Neo-Adjuvant immunotherapies: Bladder cancer as a platform for drug development targeting mucosal immunity

Bacillus Calmette-Guerin (BCG) is a live attenuated Mycobacterium bovis strain, originally developed as a vaccine against tuberculosis. It is also the only bacterial cancer therapy approved by the US Food & Drug Administration for clinical use. BCG is delivered in the bladder, shortly after tumour resection, for patients with high-risk non-muscle invasive bladder cancer (NMIBC). Modulating mucosal immunity by exposing the urothelium to intravesical BCG has been the main therapeutic strategy for high-risk NMIBC over the last three decades. Thus, BCG provides a benchmark for the clinical development of bacteria—or other live attenuated pathogens—as cancer therapy. Currently, a myriad of immuno-oncology compounds is under clinical evaluation in BCG-unresponsive and BCG-naïve patients as an alternative therapy in the context of worldwide BCG shortages. For patients with non-metastatic muscle-invasive bladder cancer (MIBC), studies investigating neoadjuvant immunotherapy with either anti–PD-1/PD-L1 monoclonal antibodies in monotherapy or in combination with anti–CTLA-4 monoclonal antibodies have shown overall efficacy and acceptable safety profiles prior to radical cystectomy.

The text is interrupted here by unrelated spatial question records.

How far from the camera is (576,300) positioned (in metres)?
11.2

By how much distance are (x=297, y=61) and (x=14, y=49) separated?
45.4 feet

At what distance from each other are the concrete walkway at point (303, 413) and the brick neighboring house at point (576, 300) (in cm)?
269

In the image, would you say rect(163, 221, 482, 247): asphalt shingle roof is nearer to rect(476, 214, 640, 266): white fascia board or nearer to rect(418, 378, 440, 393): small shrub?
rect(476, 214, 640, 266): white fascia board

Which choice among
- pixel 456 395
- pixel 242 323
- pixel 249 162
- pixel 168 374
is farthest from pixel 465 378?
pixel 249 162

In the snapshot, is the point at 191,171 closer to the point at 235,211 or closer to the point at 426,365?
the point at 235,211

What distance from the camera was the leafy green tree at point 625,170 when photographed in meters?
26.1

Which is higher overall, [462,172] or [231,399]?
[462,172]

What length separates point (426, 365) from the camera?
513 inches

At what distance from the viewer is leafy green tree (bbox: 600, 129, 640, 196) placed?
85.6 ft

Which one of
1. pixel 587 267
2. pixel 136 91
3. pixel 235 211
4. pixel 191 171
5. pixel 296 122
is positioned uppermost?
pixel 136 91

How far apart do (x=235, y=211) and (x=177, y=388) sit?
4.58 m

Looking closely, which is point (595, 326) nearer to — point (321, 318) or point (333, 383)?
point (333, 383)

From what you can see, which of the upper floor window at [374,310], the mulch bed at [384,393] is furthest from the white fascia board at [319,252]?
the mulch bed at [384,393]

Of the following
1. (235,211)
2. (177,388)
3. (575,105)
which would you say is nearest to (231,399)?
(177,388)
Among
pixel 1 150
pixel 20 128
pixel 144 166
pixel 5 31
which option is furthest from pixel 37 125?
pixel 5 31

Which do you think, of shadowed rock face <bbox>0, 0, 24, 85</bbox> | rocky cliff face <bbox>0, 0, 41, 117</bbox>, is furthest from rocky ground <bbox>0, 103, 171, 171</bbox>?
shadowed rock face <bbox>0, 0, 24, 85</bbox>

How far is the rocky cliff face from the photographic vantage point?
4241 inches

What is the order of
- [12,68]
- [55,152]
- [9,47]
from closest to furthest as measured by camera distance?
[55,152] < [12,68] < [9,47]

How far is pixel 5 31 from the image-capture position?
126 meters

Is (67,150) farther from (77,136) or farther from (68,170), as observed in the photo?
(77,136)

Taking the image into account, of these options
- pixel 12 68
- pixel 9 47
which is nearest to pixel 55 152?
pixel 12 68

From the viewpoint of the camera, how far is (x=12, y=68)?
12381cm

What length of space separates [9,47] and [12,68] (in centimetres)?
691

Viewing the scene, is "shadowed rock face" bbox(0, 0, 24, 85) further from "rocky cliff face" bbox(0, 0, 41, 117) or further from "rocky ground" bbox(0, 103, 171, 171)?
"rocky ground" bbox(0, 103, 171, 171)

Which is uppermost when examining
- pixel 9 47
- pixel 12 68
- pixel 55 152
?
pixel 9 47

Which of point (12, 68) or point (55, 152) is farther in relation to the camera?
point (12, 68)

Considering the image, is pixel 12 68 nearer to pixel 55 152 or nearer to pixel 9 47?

Emerging clinical investigations are testing synergistic approaches by combining intravesical delivery of drugs with systemic immune checkpoint blockades in the neoadjuvant setting for patients with MIBC. Such novel strategy aims to prime a local anti-tumour immunity and reduce distant metastatic relapses by enhancing a systemic adaptive anti-tumour immune response. Here, we present and discuss some of the most promising clinical trials developing such novel therapeutic approaches.